WORK ITEM: Reproduce the passage on learning to love working out in its entirety, word for word.

SELECTED PASSAGE:
§ §

How I Learned To Love Working Out
Growing up, I was never really into exercise. I wasn't the most active child. I preferred books to, well, pretty much anything and everyone, so going outside to play with friends was a non-starter. While I did play soccer and basketball—against my will, my parents signed me up—I never really enjoyed it. I didn't start actually going to the gym until my sophomore year of college, and I didn't start loving to work out until a couple of years later. And, it turns out, loving your workouts makes a huge difference. Here's how I learned to love exercise—and how it changed my life.
Homepage and marquee image by @rrayyme; above image by @hannahbronfman; below images by @mynameisjessamyn and @basebodybabes.

§ §

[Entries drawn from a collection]
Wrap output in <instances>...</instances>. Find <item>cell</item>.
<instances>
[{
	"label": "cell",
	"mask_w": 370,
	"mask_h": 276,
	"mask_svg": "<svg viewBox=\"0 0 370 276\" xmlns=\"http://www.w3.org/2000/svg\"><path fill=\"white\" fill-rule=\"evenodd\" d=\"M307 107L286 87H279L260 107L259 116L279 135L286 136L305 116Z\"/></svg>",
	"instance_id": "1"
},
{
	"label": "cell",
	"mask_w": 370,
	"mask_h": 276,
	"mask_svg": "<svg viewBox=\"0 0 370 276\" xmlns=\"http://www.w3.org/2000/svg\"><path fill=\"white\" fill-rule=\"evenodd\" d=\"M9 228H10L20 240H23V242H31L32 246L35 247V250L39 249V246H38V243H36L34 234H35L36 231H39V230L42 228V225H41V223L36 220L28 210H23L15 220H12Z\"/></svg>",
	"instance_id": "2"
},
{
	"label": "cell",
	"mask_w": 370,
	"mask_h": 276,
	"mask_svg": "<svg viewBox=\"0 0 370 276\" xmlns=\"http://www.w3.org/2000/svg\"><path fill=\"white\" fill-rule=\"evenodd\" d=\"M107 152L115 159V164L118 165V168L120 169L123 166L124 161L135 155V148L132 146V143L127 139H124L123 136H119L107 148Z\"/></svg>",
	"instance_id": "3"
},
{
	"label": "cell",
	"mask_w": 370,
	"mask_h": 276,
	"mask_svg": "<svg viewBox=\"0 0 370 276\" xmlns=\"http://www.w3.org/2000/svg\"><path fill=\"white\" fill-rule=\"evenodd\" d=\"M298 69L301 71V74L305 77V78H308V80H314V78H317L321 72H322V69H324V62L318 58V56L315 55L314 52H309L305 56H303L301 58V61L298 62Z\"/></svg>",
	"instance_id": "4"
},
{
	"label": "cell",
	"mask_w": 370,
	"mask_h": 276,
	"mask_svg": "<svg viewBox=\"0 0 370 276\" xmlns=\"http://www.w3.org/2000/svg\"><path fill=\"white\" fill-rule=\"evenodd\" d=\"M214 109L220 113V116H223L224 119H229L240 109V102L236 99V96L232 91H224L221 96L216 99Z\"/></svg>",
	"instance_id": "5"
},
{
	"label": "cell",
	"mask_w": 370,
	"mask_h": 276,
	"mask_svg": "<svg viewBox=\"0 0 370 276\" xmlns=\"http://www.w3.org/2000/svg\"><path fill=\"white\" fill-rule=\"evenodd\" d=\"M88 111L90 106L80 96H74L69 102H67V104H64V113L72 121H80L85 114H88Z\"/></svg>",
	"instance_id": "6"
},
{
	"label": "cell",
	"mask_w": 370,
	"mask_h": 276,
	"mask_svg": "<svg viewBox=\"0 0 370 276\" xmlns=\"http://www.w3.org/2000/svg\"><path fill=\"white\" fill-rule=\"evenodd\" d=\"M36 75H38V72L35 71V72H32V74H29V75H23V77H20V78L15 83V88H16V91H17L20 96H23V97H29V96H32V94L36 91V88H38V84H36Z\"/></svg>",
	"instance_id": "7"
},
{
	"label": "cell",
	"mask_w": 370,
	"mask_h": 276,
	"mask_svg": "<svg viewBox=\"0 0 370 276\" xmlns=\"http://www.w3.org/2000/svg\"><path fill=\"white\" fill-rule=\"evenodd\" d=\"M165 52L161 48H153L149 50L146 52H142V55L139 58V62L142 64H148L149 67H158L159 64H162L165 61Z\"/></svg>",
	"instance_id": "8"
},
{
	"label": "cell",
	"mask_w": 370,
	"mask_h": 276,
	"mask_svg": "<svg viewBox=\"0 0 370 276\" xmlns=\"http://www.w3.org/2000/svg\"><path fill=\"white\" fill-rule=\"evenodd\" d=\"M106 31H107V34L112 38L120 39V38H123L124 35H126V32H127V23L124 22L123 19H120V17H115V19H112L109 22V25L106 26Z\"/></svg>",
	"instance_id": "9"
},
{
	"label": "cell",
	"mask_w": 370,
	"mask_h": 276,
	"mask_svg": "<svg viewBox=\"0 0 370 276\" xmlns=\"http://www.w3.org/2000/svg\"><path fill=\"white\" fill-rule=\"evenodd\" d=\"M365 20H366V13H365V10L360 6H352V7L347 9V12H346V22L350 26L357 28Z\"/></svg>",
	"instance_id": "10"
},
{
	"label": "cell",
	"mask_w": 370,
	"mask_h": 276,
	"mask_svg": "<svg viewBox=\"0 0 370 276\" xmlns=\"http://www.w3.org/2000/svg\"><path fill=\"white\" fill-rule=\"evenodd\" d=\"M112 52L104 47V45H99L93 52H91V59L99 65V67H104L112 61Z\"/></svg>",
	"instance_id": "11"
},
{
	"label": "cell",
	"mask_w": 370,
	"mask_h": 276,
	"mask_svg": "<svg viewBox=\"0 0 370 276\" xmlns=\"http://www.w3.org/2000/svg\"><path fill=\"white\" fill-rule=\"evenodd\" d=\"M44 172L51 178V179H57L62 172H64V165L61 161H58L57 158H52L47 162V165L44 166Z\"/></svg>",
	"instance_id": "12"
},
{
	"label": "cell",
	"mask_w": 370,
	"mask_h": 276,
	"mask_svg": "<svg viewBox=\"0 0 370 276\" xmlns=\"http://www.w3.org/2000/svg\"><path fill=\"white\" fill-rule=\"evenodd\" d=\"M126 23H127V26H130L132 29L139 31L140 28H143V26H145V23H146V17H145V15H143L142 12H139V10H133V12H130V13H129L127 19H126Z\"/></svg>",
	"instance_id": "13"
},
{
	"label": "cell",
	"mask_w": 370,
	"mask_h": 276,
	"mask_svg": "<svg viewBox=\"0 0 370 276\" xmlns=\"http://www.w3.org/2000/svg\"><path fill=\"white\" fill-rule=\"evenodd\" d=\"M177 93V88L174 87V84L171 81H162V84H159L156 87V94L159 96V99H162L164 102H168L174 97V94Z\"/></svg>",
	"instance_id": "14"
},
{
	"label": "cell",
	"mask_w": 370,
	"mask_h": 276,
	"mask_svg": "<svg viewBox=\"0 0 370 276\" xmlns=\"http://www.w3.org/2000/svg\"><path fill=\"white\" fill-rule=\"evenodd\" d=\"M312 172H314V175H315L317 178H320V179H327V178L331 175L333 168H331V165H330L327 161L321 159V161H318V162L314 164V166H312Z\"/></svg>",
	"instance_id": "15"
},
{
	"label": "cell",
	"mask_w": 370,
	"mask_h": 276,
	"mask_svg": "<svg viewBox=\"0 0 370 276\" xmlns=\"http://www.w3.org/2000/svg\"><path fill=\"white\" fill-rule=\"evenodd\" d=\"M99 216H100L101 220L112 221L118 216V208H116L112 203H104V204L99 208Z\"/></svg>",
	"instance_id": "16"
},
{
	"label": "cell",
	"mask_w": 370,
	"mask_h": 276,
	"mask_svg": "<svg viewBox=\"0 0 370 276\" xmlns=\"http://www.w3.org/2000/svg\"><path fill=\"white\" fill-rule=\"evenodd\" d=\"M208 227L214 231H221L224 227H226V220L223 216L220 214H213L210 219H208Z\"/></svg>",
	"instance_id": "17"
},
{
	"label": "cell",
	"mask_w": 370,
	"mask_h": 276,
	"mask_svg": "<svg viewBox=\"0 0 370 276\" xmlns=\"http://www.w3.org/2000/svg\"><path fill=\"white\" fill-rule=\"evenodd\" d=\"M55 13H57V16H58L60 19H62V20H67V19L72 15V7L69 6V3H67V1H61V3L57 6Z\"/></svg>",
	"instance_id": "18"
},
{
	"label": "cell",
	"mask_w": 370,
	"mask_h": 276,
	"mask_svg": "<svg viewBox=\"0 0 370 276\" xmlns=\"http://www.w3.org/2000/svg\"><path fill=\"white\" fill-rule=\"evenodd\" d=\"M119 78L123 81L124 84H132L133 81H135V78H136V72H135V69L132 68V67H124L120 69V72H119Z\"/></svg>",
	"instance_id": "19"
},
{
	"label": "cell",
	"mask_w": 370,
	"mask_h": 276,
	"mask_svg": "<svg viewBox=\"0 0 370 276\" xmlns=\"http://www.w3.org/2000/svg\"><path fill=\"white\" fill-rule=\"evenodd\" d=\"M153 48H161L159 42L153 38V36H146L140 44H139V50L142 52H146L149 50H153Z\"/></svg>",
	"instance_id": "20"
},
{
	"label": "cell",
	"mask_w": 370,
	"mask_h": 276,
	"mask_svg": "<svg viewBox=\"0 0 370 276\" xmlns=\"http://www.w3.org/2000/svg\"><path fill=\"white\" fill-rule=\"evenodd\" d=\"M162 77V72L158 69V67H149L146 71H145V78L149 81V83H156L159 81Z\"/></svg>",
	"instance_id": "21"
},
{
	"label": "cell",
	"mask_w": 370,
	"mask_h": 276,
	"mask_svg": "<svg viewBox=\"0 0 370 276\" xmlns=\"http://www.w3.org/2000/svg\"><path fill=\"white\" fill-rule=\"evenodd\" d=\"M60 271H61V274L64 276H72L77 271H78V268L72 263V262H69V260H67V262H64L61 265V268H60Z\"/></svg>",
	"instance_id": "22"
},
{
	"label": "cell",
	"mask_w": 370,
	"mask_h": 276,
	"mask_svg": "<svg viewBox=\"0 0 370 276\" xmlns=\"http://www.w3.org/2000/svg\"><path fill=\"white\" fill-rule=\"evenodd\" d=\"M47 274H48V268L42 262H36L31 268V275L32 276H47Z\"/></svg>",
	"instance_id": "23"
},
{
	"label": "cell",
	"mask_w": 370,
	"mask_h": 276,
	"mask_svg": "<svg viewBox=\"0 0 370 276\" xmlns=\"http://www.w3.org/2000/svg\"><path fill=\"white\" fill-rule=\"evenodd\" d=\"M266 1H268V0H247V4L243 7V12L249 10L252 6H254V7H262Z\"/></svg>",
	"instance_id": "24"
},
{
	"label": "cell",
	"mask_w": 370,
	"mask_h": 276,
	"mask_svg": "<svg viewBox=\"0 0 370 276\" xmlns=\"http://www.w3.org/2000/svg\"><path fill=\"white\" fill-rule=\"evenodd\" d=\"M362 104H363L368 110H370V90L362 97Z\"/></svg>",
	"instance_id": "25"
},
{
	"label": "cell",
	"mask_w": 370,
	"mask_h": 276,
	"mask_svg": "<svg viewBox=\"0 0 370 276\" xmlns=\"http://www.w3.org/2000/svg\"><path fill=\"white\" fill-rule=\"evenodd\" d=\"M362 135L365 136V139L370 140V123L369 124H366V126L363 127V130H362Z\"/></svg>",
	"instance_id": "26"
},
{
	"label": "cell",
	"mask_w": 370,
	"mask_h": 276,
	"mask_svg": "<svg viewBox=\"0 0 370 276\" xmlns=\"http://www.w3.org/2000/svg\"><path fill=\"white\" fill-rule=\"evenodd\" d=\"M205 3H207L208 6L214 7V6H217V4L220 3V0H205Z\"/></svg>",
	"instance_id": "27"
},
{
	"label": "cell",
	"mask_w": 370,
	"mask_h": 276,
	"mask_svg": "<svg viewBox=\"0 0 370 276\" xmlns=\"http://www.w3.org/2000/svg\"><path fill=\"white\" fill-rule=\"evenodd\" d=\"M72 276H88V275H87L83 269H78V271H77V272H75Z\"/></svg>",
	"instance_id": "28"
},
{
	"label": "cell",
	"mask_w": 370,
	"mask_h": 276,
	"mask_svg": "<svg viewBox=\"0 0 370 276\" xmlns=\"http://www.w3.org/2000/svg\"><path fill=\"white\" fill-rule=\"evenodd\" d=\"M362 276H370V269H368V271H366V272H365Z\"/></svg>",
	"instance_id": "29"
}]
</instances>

§ §

YOUR SOLUTION:
How I Learned To Love Working Out
Growing up, I was never really into exercise. I wasn't the most active child. I preferred books to, well, pretty much anything and everyone, so going outside to play with friends was a non-starter. While I did play soccer and basketball—against my will, my parents signed me up—I never really enjoyed it. I didn't start actually going to the gym until my sophomore year of college, and I didn't start loving to work out until a couple of years later. And, it turns out, loving your workouts makes a huge difference. Here's how I learned to love exercise—and how it changed my life.
Homepage and marquee image by @rrayyme; above image by @hannahbronfman; below images by @mynameisjessamyn and @basebodybabes.